Exercise aim: Pick out and copy each line of the rows below that contains the word "rocky".

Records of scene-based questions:
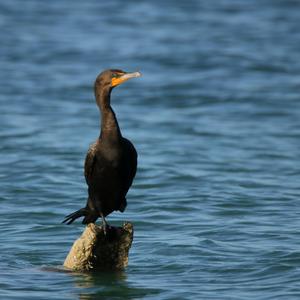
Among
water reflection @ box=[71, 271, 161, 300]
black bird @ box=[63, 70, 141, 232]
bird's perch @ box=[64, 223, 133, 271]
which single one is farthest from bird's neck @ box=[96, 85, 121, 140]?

--

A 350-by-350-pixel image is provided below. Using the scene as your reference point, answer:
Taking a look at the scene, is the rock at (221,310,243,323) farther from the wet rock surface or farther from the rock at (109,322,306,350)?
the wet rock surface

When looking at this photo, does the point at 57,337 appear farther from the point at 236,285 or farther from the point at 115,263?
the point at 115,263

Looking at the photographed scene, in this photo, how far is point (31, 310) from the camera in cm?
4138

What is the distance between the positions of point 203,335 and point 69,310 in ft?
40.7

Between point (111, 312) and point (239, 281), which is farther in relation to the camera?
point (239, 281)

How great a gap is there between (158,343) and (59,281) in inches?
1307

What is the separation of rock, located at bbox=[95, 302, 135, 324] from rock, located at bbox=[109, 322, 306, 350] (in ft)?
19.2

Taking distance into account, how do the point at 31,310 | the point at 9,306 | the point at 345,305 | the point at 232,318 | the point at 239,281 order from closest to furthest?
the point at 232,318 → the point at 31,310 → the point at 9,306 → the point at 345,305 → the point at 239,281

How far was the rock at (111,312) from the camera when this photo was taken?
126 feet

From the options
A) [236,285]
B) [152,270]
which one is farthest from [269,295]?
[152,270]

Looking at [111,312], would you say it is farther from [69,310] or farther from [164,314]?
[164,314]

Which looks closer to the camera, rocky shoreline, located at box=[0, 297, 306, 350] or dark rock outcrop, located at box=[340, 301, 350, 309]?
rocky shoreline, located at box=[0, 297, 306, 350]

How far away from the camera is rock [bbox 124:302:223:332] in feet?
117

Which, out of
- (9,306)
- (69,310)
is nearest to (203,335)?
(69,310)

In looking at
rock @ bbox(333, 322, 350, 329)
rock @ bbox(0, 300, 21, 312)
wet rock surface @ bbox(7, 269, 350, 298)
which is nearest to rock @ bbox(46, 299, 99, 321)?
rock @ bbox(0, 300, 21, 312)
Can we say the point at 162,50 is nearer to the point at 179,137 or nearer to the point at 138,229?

Response:
Which looks closer to the camera, rocky shoreline, located at box=[0, 297, 306, 350] or dark rock outcrop, located at box=[340, 301, 350, 309]?
rocky shoreline, located at box=[0, 297, 306, 350]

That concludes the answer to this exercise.